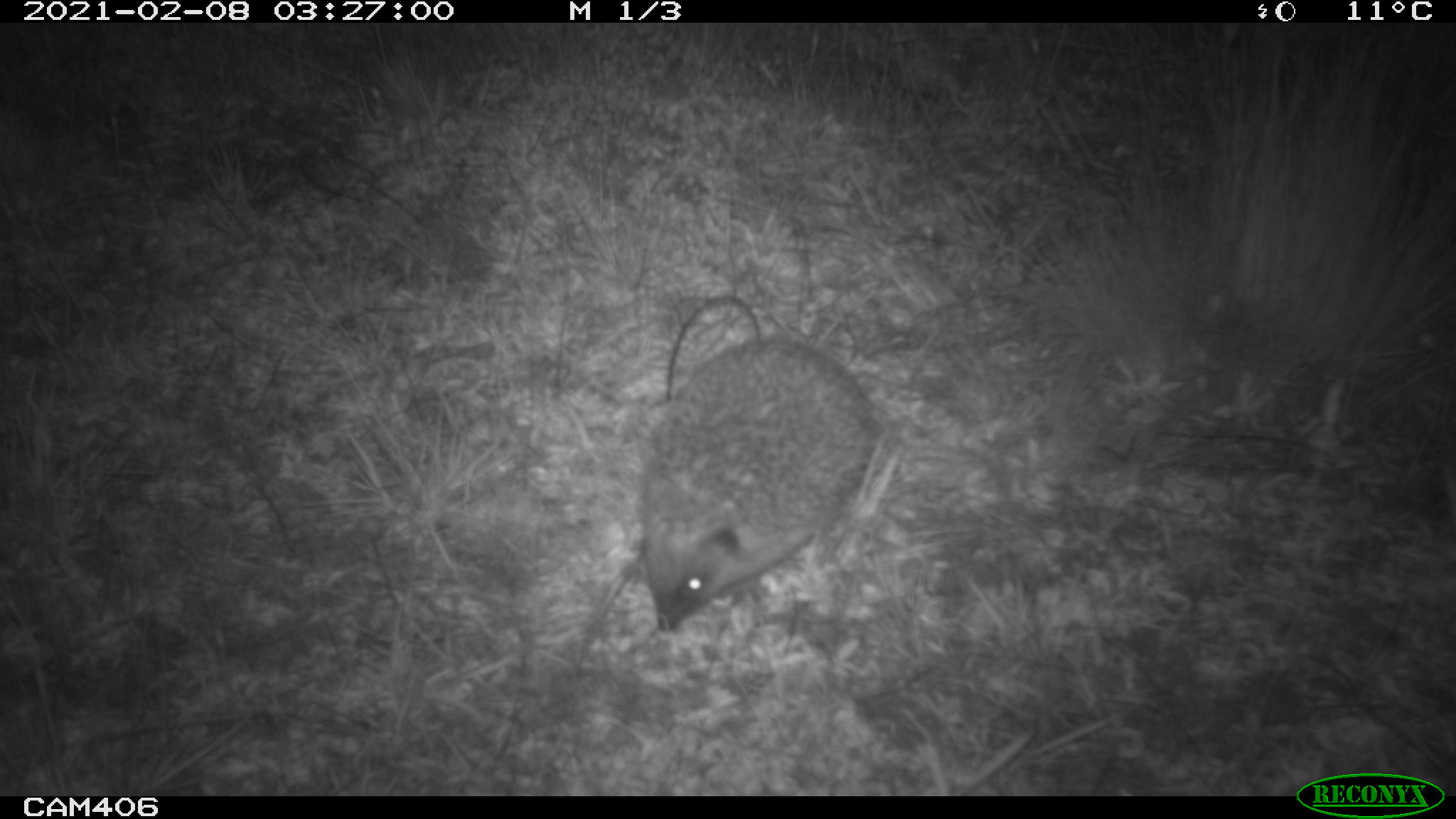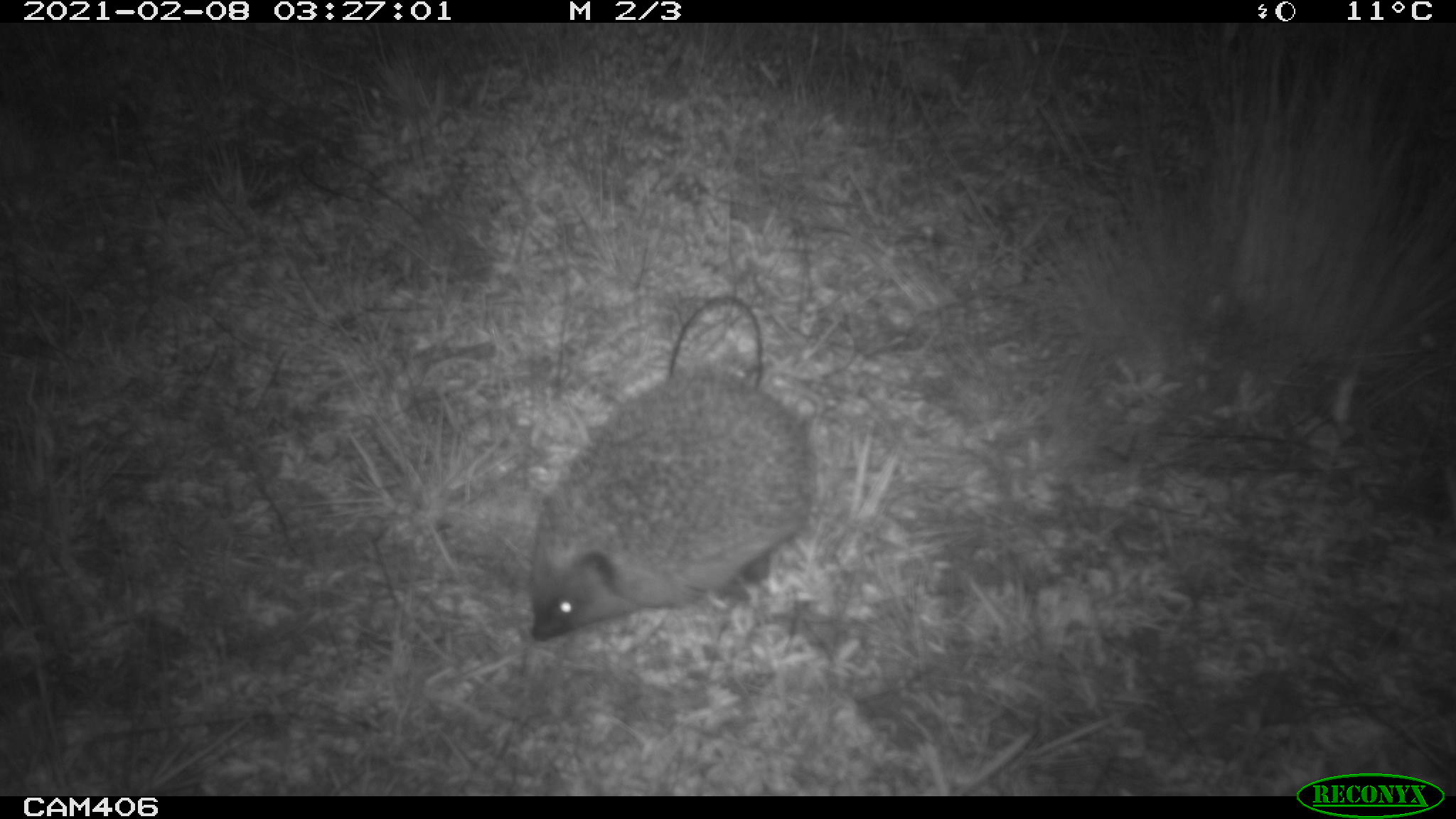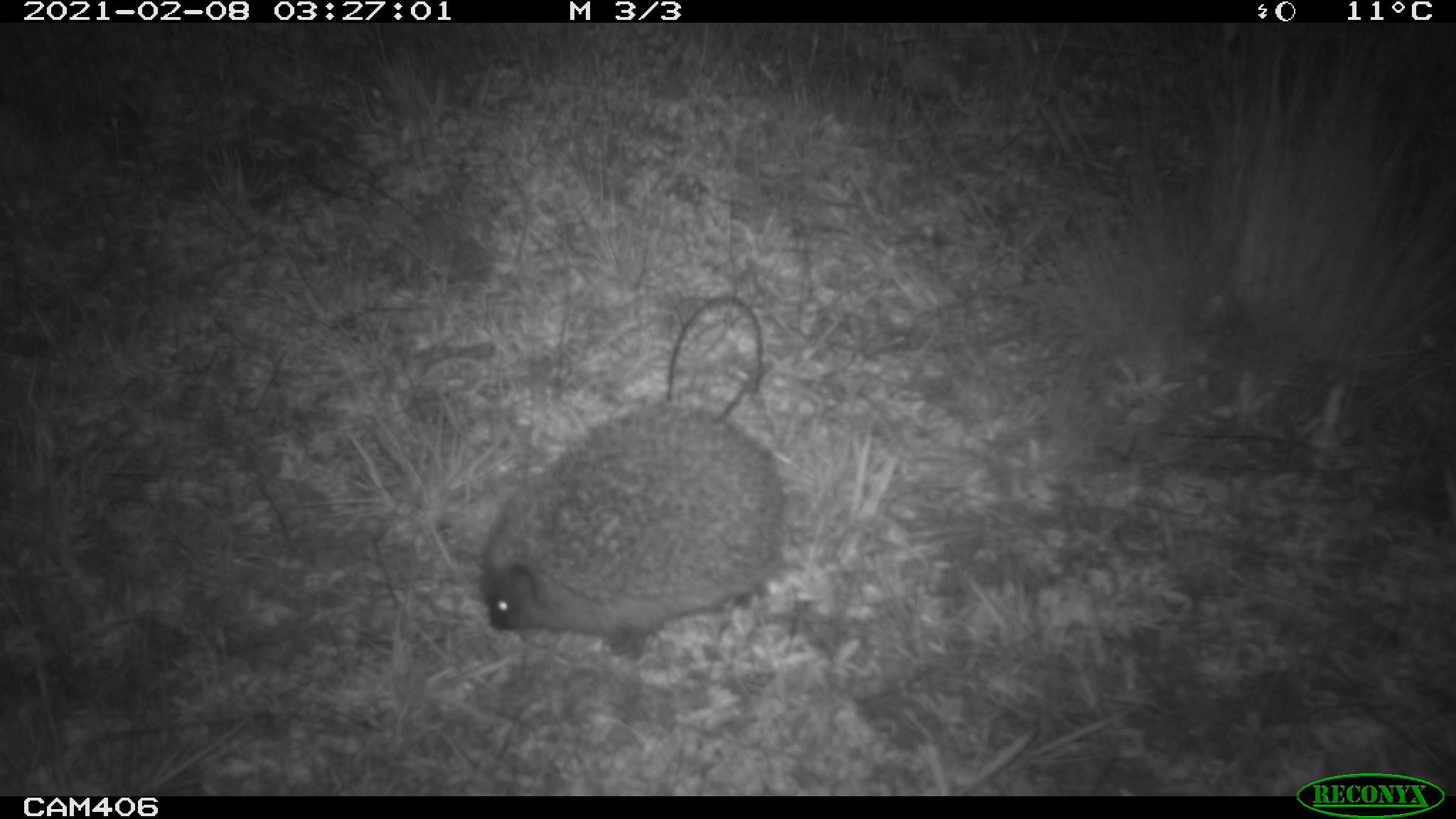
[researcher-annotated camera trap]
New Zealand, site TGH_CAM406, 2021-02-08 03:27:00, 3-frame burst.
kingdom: Animalia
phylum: Chordata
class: Mammalia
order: Eulipotyphla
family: Erinaceidae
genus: Erinaceus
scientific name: Erinaceus europaeus europaeus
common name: european hedgehog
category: hedgehog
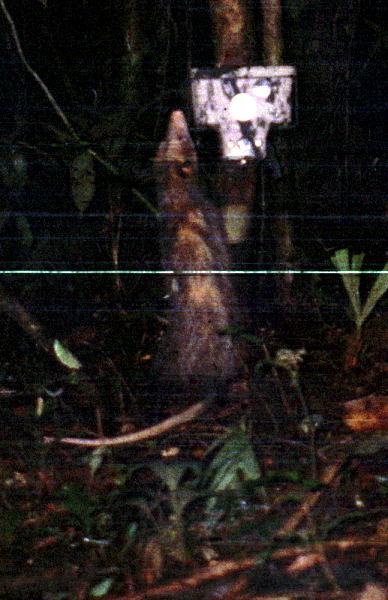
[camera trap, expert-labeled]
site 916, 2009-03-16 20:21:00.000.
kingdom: Animalia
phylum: Chordata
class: Mammalia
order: Didelphimorphia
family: Didelphidae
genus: Didelphis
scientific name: Didelphis marsupialis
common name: southern opossum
Didelphis marsupialis (southern opossum).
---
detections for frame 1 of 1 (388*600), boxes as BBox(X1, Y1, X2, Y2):
didelphis marsupialis: BBox(40, 107, 244, 445)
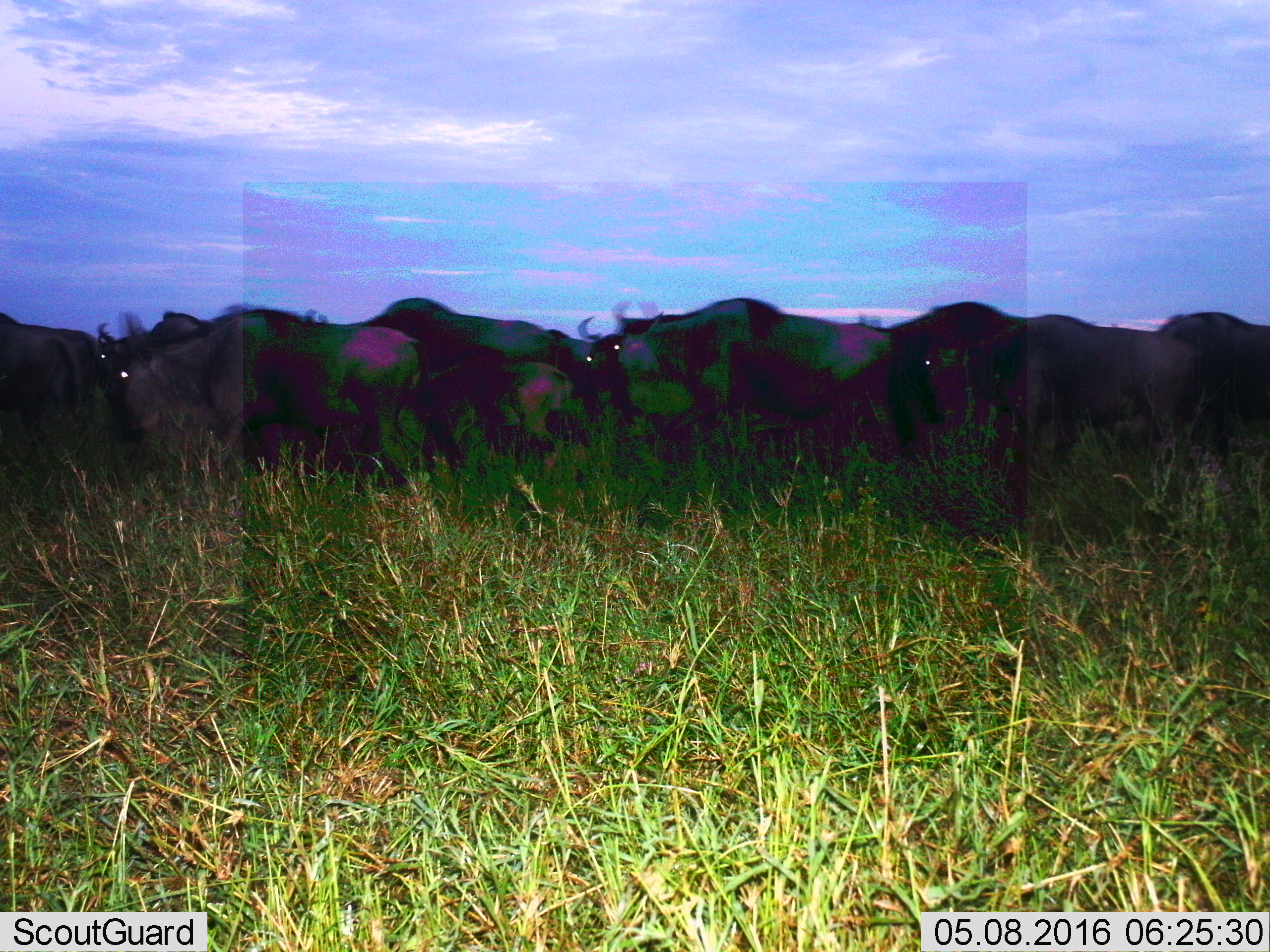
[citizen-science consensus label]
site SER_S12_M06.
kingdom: Animalia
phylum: Chordata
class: Mammalia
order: Artiodactyla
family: Bovidae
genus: Connochaetes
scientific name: Connochaetes taurinus taurinus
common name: blue wildebeest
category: wildebeestblue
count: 11-50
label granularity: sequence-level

*****

-- Instructions for the task --
Count the lines in the data where "camera" occurs. Report the number only.

-- Written response --
2